У нас был сарайчик на берегу, он по площади примерно соответствовал «Ра-2», и вот в нем мы трудились в поте лица, раскладывали груз в пакеты, пересыпали рисом, чтобы адсорбировалась влага, прикидывали, где и что разместится.
Провианта набиралось несусветное количество, и способствовала этому главным образом жена Тура, Ивон.
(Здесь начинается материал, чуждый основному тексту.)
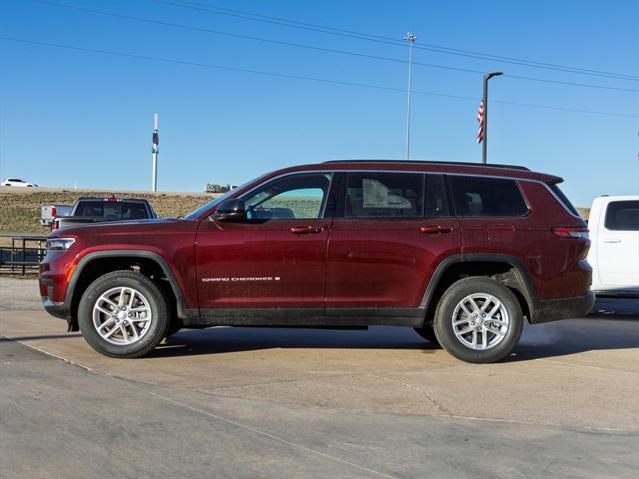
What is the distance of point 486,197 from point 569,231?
88 centimetres

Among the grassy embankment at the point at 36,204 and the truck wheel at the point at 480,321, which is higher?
the grassy embankment at the point at 36,204

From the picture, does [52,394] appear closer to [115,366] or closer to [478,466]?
[115,366]

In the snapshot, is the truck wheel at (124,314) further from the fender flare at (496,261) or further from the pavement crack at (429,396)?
the fender flare at (496,261)

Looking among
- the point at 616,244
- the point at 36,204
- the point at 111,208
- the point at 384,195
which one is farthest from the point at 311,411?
the point at 36,204

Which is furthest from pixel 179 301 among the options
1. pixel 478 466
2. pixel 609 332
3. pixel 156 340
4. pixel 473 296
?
pixel 609 332

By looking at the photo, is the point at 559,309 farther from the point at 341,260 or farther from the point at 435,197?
the point at 341,260

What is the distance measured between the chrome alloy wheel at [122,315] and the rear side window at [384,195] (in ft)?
7.14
Она приносила в сарай самые невероятные морсы, сиропы, соки. Мы ужасались: «Зачем это?» – «Ничего, мальчики, берите! Вы же будете совсем одни, удовольствий, радостей никаких, а как приятно посидеть в холодке и пососать лимонную конфетку!»
Здесь настает пора сказать хотя бы несколько слов об Ивон, и я это делаю с радостью и глубокой признательностью.
Первым тостом, который мы провозгласили на Барбадосе после прошлогоднего плаванья, был тост за Леди «Ра». И это вовсе не было формальным актом вежливости: пусть простит меня Тур, я очень его люблю, но временами мне – и не только мне – казалось, что жену его мы любим больше.
Она сама обшивала матрацы, на которых мы спали. Помнила, что Сантьяго предпочитает жесткие зубные щетки, а я – мягкие, что Жорж обожает спать на высокой подушке, а Карло – вообще без подушки. Учитывала наши пристрастия и уважала слабости. Съестное, снаряжение, бухгалтерия – все это лежало на ней, она за всем следила и все успевала.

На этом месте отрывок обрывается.